RE: Hash cluster vs partition by hash
Date: Wed, 29 Jan 2014 16:21:47 +0000
Message-ID: <D7864FA3E7830B428CB2A5A5301B63EE7D296D87_at_S7041VA005.soa.soaad.com>
>> ...including all the columns in the select list...
That's the killer right there. We do take advantage of that technique in other places, but it's not reasonable here. We have too many columns we need to get.
>> if the 17 rows is representative
It's actually not -- most items have between 0 and 1000+ rows; and the distribution changes (always increasing) as the year progresses.
Anyway, thank you very, very much for all of your expert guidance! I am not sure the DBAs will want to create a non-ASSM tablespace in production for this, but at least I have something to think about.
Thanks again,
Matt
-----Original Message-----
From: Jonathan Lewis [mailto:jonathan_at_jlcomp.demon.co.uk]
Sent: Wednesday, January 29, 2014 3:17 AM
To: McPeak, Matt; Oracle Mailinglist
Subject: RE: Hash cluster vs partition by hash
Matt,
If you haven't already paid for the partitioning option it would be an expensive way to eliminate buffer busy waits, but as it is it looks like a reasonable way to take advantage of the technology. I wonder if you could do a little better by creating a local index on the table keyed on the "where clause", including all the columns in the select list, compressed on the where-clause columns (if the 17 rows is representative). If the partitions are small enough this index might have blevel 1 or 2, and therefore reduce your buffer visits.
Regards
Jonathan Lewis
http://jonathanlewis.wordpress.com
_at_jloracle
From: McPeak, Matt [vxsmimmcp_at_subaru.com] Sent: 28 January 2014 22:26
To: Jonathan Lewis; Oracle Mailinglist
Subject: RE: Hash cluster vs partition by hash
Yes, thank you! I forgot about ASSM!
Trying my test in a non-ASSM tablespace (and adding a condition for product-line, which I boneheadly omitted), I'm down to:
| Id | Operation | Name | Starts | E-Rows | A-Rows | A-Time | Buffers |
-----------------------------------------------------------------------------------------------------------------
| 0 | SELECT STATEMENT | | 1 | | 17 |00:00:00.01 | 3 | | 1 | PARTITION LIST SINGLE | | 1 | 17 | 17 |00:00:00.01 | 3 | | 2 | PARTITION HASH SINGLE| | 1 | 17 | 17 |00:00:00.01 | 3 | |* 3 | TABLE ACCESS FULL | MATT_VPS_DEMANDED_UNITS_PART | 1 | 17 | 17 |00:00:00.01 | 3 |
-----------------------------------------------------------------------------------------------------------------
So, now, in a test of 15,000 random item/ports, the partitioned table is marginally faster (19.88 seconds vs 20.48 seconds) -- we'll call that a wash... but the table is also smaller: 0.23Gb vs 0.28Gb (both are in the same non-ASSM tablespace, both are compressed for OLTP).

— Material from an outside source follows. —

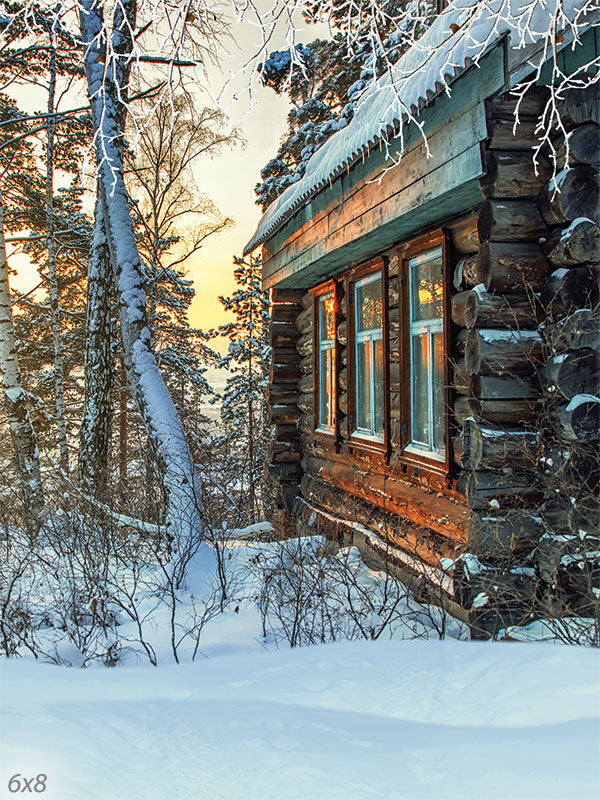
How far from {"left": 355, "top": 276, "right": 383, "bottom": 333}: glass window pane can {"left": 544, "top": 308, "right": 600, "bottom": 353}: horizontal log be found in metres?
2.92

This seems to me that, as long as the number of distinct item/ports is significantly less than the number of hash subpartitions I'm allowed, that the LIST-HASH partitioned table is better than the hash cluster in every way AND solves my ITL-deadlock problem to boot.
Any thoughts on what I am not thinking of?
Thanks,
Matt
P.S. "1024 subpartitions seems quite a lot - which is why, perhaps, the access path was a full tablescan (very small segments)"... that's the idea. When I need to access this table, I need all of the data for a single item-port and nothing else. I want to co-locate it and also, if possible, avoid index-access to get to the table blocks.
-----Original Message-----
From: Jonathan Lewis [mailto:jonathan_at_jlcomp.demon.co.uk]
Sent: Monday, January 27, 2014 5:23 PM
To: McPeak, Matt; Oracle Mailinglist
Subject: RE: Hash cluster vs partition by hash
Look on your partitioned object as a rectangular array of 8 rows and 1024 columns. Your query is looking at all rows (partition list all) and one column (partition hash single) (It's slightly misleading / puzzling that those lines have started 9 times rather than 8)
The access method to each physical segment (subpartiion) is a full "table"scan - and I'd guess that on 11.2 you're using ASSM, perhaps with system extent allocation, so it's not surprising if you have about 32 block already allocated per segment (with a few spared out for space management).
1024 subpartitions seems quite a lot - which is why, perhaps, the access path was a full tablescan (very small segments), but if you want to do less work a locally partitioned index would help. It would certainly be one way to reduce contention on inserts - but if you're going to rebuild the object anyway is there any good reason for not rebuilding it as a hash cluster - conversely are there any good business reasons for building it as a partitioned table ?
To answer your first question, you can't partition clusters - although one of Oracle's tpc benchmarks had a version that did, but it never went into general release -(11.2.0.3 on Solaris, only , I think).
Regards
Jonathan Lewis
http://jonathanlewis.wordpress.com
_at_jloracle
From: oracle-l-bounce_at_freelists.org [oracle-l-bounce_at_freelists.org] on behalf of McPeak, Matt [vxsmimmcp_at_subaru.com] Sent: 27 January 2014 21:47
To: Oracle Mailinglist
Subject: RE: Hash cluster vs partition by hash
(I’m having some confusion, so sorry if this message gets posted 3 times… )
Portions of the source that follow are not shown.